■ Extracted records ■
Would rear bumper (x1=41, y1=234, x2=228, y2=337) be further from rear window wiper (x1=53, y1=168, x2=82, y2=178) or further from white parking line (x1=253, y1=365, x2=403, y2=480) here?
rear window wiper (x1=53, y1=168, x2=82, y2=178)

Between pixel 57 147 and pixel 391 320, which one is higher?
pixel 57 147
--
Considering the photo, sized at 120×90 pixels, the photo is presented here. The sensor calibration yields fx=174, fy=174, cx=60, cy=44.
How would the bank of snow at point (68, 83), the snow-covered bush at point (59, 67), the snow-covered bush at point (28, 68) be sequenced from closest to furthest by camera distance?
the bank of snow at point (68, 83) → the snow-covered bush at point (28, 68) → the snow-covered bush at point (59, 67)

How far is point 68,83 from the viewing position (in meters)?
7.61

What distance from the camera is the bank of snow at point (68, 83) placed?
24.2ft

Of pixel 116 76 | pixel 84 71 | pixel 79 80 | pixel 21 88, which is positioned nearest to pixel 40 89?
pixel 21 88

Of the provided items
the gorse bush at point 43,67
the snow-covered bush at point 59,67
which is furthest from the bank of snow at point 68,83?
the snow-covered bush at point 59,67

■ Exercise description ■
Gather each line in the material above that contains the word "bush". Case counts.

■ Result below ■
How would the bank of snow at point (68, 83), the snow-covered bush at point (59, 67), the snow-covered bush at point (28, 68) be sequenced from closest to furthest by camera distance?
the bank of snow at point (68, 83) → the snow-covered bush at point (28, 68) → the snow-covered bush at point (59, 67)
the gorse bush at point 43,67
the snow-covered bush at point 59,67
the snow-covered bush at point 59,67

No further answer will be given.